Through paved roadways and chopped up back roads, we pass shack after shanty and witness the scattered remains of a Tsunami’s battered footprint. Regardless of the time passed since its initial devastation, its impression is still evident and real. But bygone disasters aside, the human landscape still seems unfamiliar to me as I’ve sheepishly grown accustomed to the creature comforts of a developed (yet often uncivilized) world. Attempts at westernized commerce in a decidedly eastern environment stand as a testament to the desire of prosperity. And at first glance, it misfires the synapses inside my head.
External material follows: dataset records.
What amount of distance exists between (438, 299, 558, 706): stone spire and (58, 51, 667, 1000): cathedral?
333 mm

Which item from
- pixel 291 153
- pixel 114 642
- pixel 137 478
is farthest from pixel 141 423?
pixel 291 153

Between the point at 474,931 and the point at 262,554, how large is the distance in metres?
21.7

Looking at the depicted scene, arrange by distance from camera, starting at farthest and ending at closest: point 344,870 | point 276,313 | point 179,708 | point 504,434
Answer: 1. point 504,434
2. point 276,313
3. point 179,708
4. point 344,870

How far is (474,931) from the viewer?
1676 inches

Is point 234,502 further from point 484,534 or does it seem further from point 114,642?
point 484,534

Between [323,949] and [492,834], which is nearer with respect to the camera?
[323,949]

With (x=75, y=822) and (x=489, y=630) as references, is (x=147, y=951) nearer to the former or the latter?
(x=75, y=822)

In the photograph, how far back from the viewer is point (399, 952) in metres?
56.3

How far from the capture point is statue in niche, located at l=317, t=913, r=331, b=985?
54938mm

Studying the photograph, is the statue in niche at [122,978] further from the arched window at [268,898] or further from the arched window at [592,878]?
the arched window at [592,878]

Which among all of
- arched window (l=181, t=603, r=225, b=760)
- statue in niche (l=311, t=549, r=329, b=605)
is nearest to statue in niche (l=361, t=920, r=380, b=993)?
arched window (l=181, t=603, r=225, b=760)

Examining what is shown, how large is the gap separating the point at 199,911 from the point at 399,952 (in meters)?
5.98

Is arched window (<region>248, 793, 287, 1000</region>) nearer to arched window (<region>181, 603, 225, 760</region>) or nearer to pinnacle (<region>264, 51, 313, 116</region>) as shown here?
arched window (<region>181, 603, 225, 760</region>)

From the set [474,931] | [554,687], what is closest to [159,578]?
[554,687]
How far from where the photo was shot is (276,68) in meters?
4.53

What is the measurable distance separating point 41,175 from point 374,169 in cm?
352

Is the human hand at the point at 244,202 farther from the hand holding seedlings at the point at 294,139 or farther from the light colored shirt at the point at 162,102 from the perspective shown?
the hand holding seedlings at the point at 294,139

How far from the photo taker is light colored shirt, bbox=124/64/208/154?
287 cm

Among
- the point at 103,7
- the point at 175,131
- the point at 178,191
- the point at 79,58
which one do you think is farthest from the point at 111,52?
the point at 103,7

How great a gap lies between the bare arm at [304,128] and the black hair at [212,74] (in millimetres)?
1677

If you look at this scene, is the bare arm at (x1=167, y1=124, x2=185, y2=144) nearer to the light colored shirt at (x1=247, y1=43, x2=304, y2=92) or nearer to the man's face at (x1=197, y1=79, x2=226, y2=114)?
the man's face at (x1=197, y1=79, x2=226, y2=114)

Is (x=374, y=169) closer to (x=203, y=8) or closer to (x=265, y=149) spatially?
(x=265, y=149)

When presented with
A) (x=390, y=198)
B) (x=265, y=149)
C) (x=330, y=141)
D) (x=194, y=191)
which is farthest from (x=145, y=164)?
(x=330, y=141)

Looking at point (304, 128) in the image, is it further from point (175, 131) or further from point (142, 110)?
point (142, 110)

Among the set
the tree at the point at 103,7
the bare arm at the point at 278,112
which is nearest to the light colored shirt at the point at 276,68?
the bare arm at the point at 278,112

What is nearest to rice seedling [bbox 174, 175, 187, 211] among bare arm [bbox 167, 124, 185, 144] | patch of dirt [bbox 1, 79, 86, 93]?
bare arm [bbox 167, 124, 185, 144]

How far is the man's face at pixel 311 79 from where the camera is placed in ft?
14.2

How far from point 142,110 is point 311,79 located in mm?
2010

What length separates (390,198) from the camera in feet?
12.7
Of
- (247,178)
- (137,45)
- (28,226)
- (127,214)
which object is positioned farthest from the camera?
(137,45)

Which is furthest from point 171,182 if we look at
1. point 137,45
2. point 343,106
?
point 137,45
Initially, it’s shocking and perhaps an example of what it means to be homesick nearly 9,000 miles away. How could so many people live in such desperation and how can I not know what this looks or feels like? I knew we’d be in a third world country, but were all the images of paradise simply a distraction from this part of the experience? Was I naive enough to block this out of my mind? Questions like these flourish until this scene and others like it melt into the thread of this beautiful landscape.
The fresh fruit stands begin to burst with flavor and color. Newly caught fish glisten as men proudly corral buyers to their bounty. A woman sweeps dirt from a roadside stand and readies for a day’s work while another tirelessly unfolds a handmade traditional batik cloth. And those westernized attempts at commerce – the flashy trinkets and automobile-centric products – they too quickly fall into the hot and humid backdrop and become a part of the experience as we dive further into the country. Each image comes alive as I interact with the people I shoot. I talk to them and learn from them and partake in the one universal language we all share – laughter.
Look, this is not Manhattan, but this is also not desperation or poverty and it is certainly not the result of any misfortune as I naively observed before. This is the world living in balance without the interference of things that live outside of that balance. This is the world laughing at our definition of what it means to be developed. This is a species, (although we often forget that we are still a species) living as we were meant to with the resources we’ve been given. And within the cracks are smiles. Beyond the walls are communities and further so are the people, animals, and places that make this country what it is. Everything else is ancillary and irrelevant.
Sure that’s an easy observation from 5-star hotels and an air-conditioned vehicle simply passing through. But it’s an honest observation; an honest first impression of a place that I will almost instantly fall in love with.